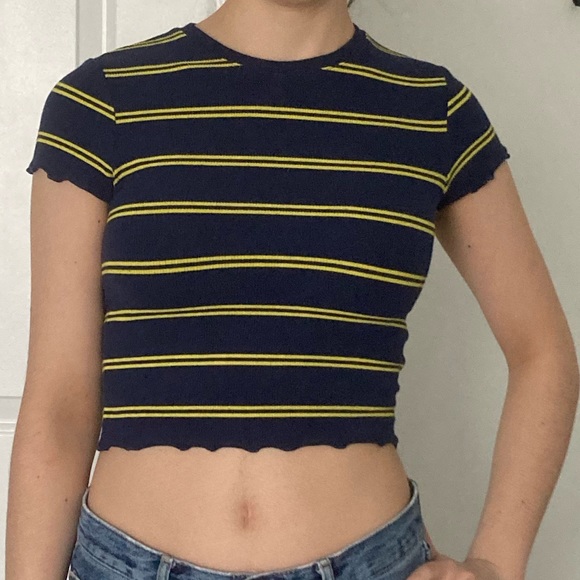 Striped Yellow & Blue Ribbed Crop Top - Picture 2 of 2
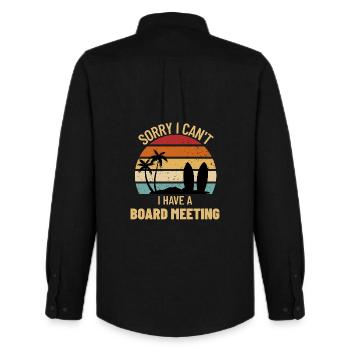 Surfer-Surfer-Dad-lustiges Surfbrett-Treffen - Männer Oxford Hemd von Stanley/Stella - Schwarz - Hinten - AI Model Male 185 dark (185cm)
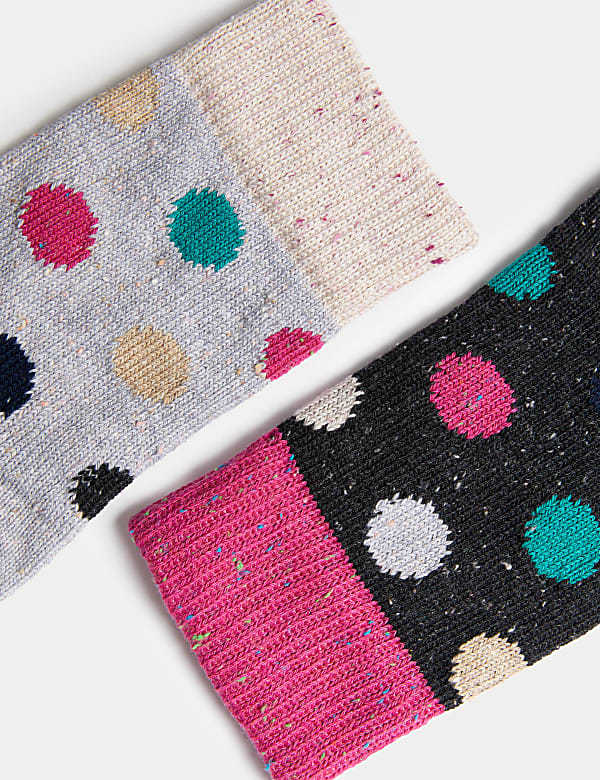 2pk Cotton Rich Spot Ankle High Socks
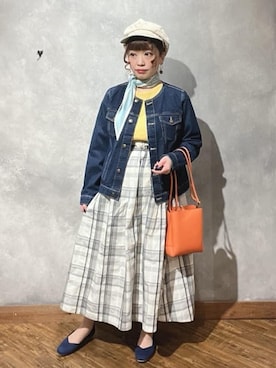 「SHOO・LA・RUE（シューラルー）の◆【高レビュー】洗えてサラサラ スクエアニットパンプス（パンプス、ブルー系）」を使った、shellさん（レディース・152cm）の春コーディネート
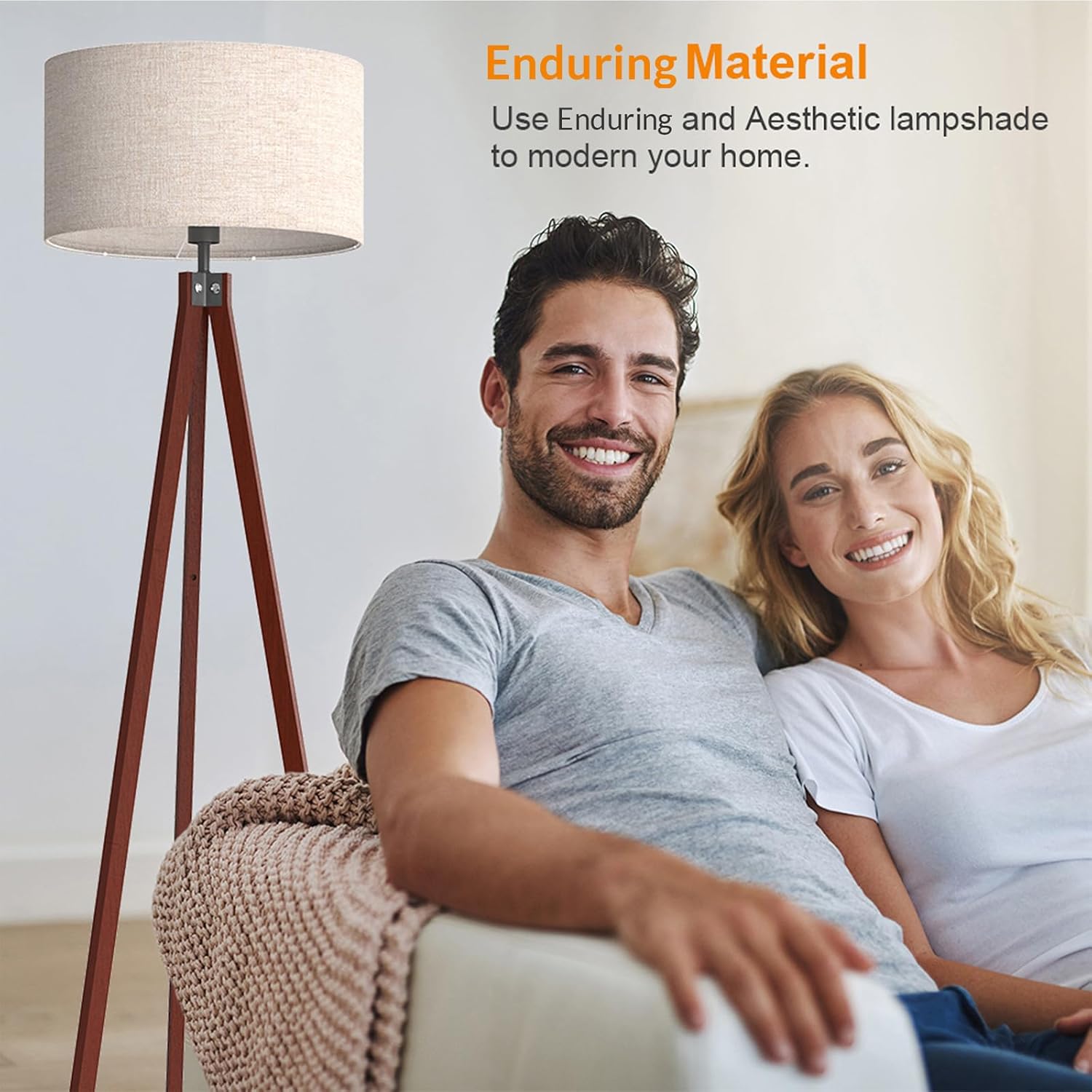 LEPOWER Wood Tripod Floor Lamp, Mid Century Standing Lamp, Modern Design Studying Light for Living Room, Bedroom, Study Room and Office, Flaxen Linen Shade with E26 Base Brown - Image 5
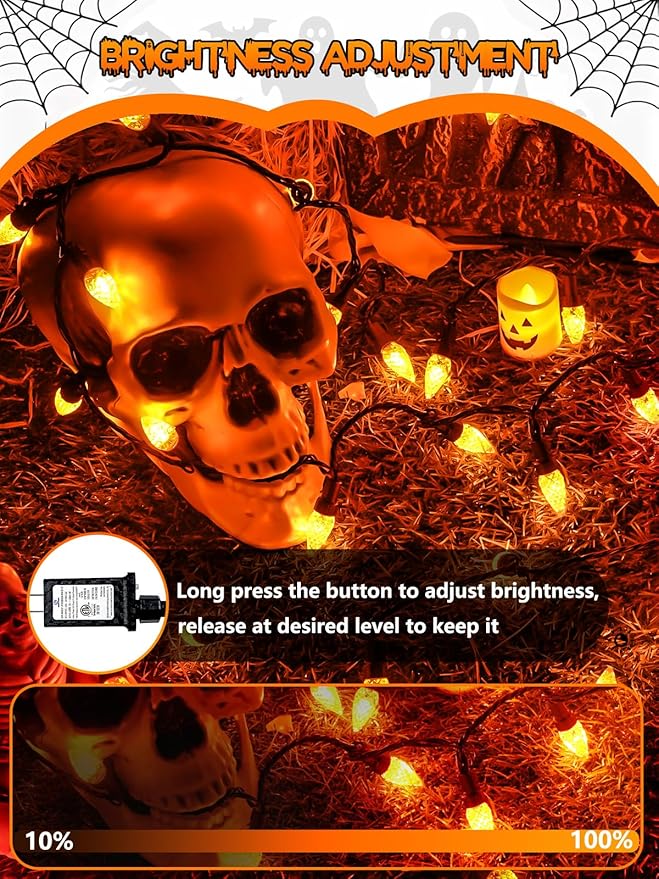 240 LED 78FT C6 Halloween String Lights, Super Long Halloween Lights Outdoor Indoor with 13 Modes & Timer, Waterproof Fairy Twinkle Light Plug in for Tree Yard House Horror Party Decorations (Orange)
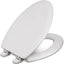 Asiento inodoro alargado 6 pzas madera plástico blanco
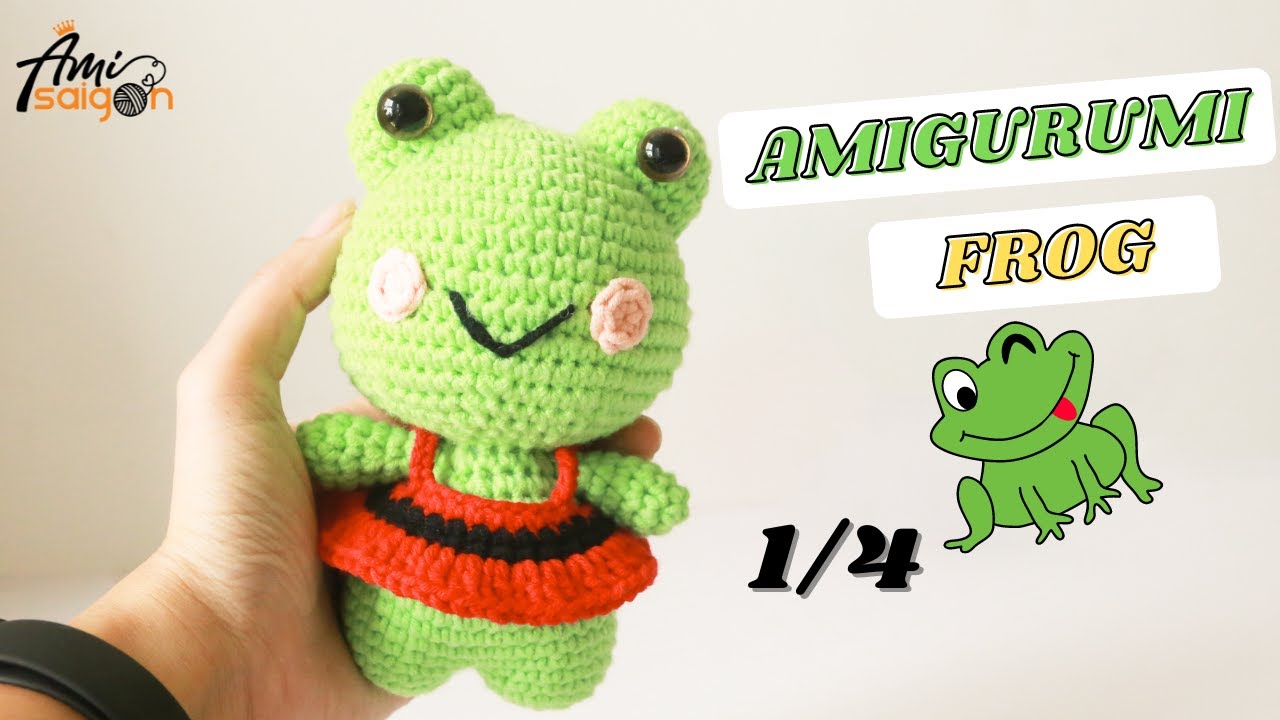Amigurumi happy green frog in dress pattern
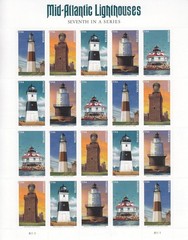 Mid Atlantic Lighthouses Postage Stamps, 5 Booklets 100 Stamps Total USPS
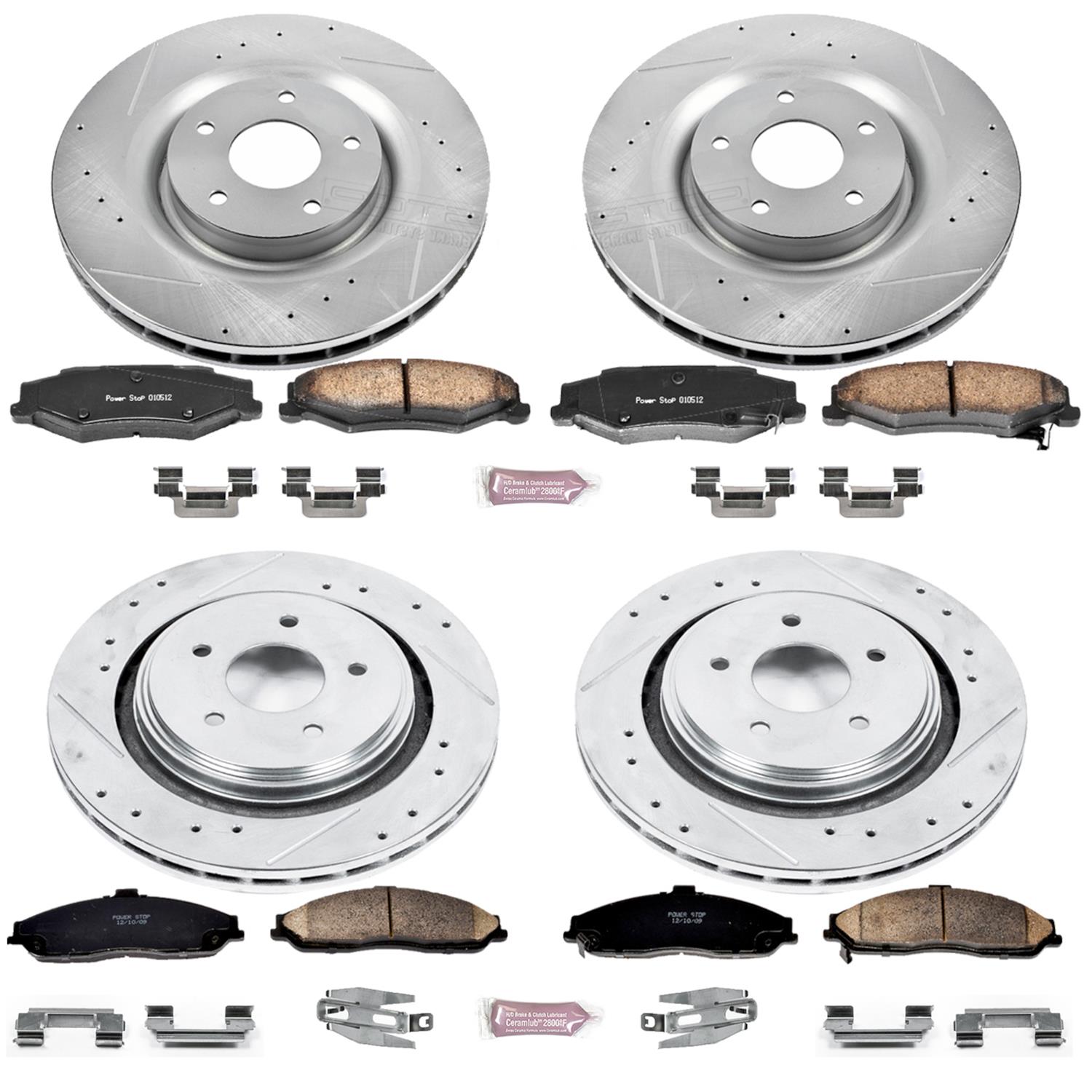 Power Stop 06-09 Cadillac XLR Front & Rear Z23 Evolution Sport Brake Kit (1x psbK5159, 1x psbK5158) thumbnail 2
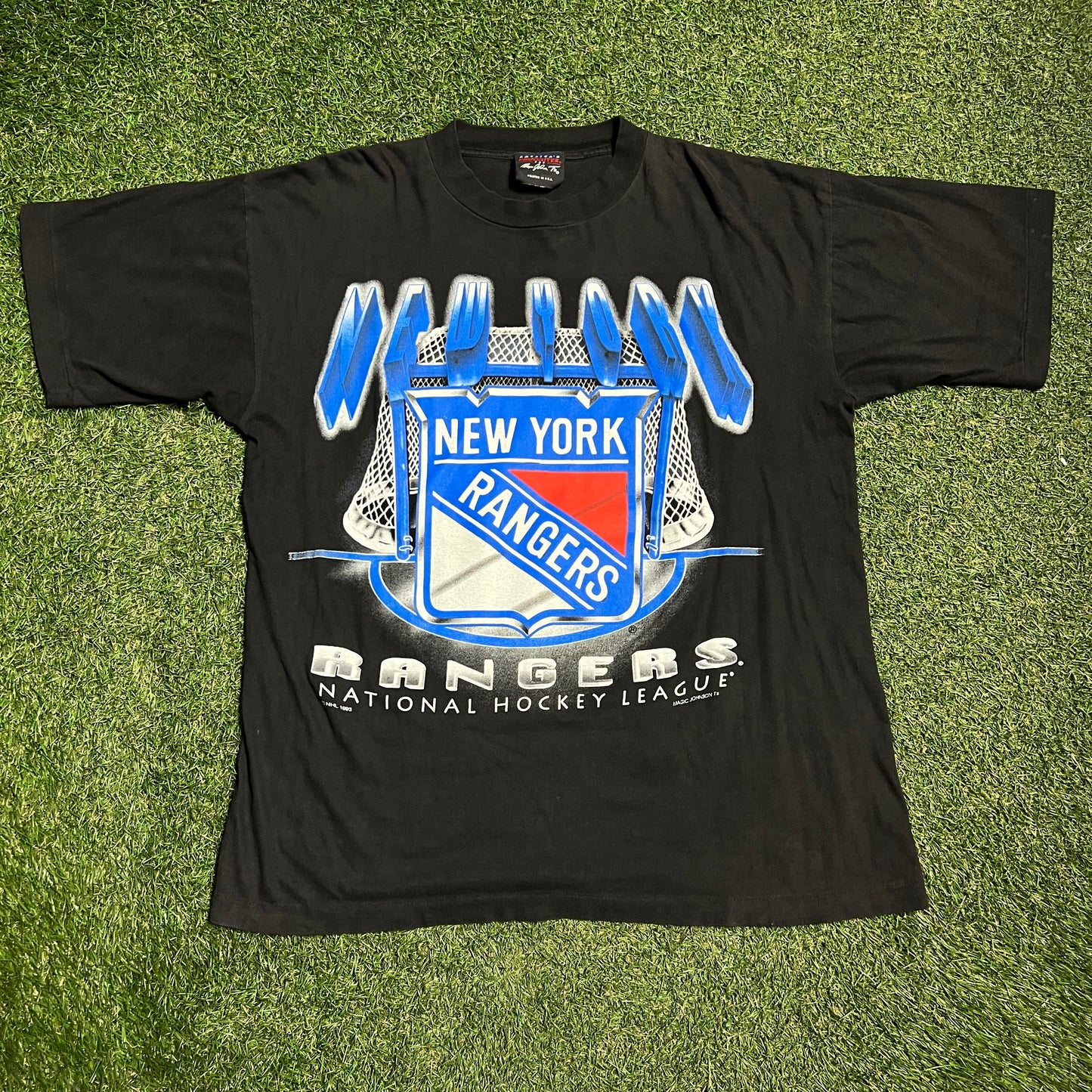 1993 New York Rangers Black Tee Size Large USED v15791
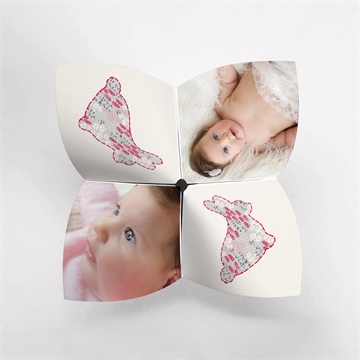 Faire-part naissance joli lapin avec photo - Vue de côté 1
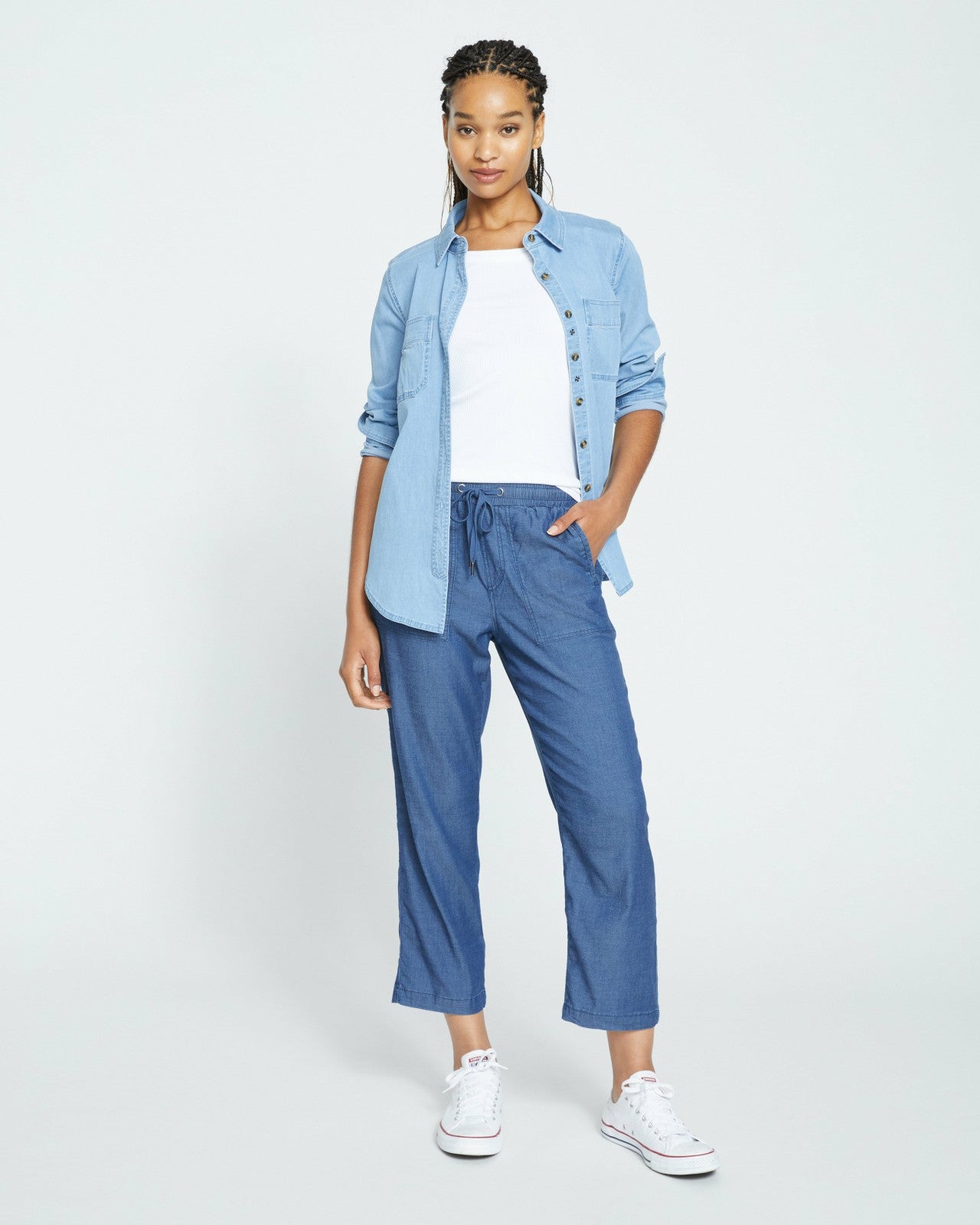 Universal Standard Perfect Tencel Chambray Off-Duty Pants - Midnight Blue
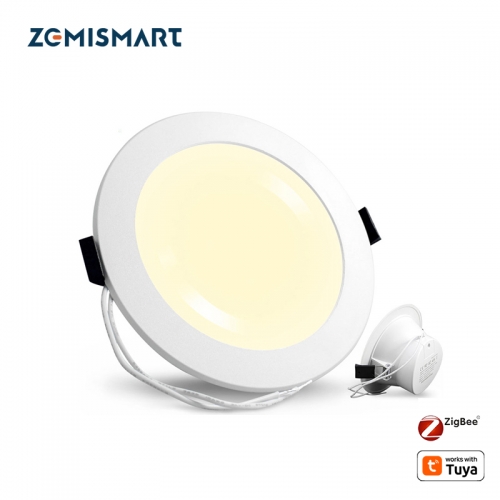 Zemismart Zigbee 3.0 Mesh LED Downlight CCT Smart Round Ceiling Lamp Dimmable Spotlighting works with Tuya Smartthings Alexa Google Home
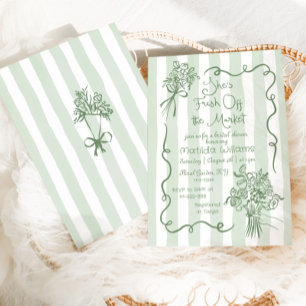 Fresh Off the Market Whimsical  Sage Bridal Shower Invitation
-*-
◆ **PROBLEM DESCRIPTION**
Write out exactly, and only, the lines from the line holding "240 LED 78FT" through the end of the data, inclusive, without any pictures.

◆ **TASK SOLUTION**
 240 LED 78FT C6 Halloween String Lights, Super Long Halloween Lights Outdoor Indoor with 13 Modes & Timer, Waterproof Fairy Twinkle Light Plug in for Tree Yard House Horror Party Decorations (Orange)
 Asiento inodoro alargado 6 pzas madera plástico blanco
Amigurumi happy green frog in dress pattern
 Mid Atlantic Lighthouses Postage Stamps, 5 Booklets 100 Stamps Total USPS
 Power Stop 06-09 Cadillac XLR Front & Rear Z23 Evolution Sport Brake Kit (1x psbK5159, 1x psbK5158) thumbnail 2
 1993 New York Rangers Black Tee Size Large USED v15791
 Faire-part naissance joli lapin avec photo - Vue de côté 1
 Universal Standard Perfect Tencel Chambray Off-Duty Pants - Midnight Blue
 Zemismart Zigbee 3.0 Mesh LED Downlight CCT Smart Round Ceiling Lamp Dimmable Spotlighting works with Tuya Smartthings Alexa Google Home
 Fresh Off the Market Whimsical  Sage Bridal Shower Invitation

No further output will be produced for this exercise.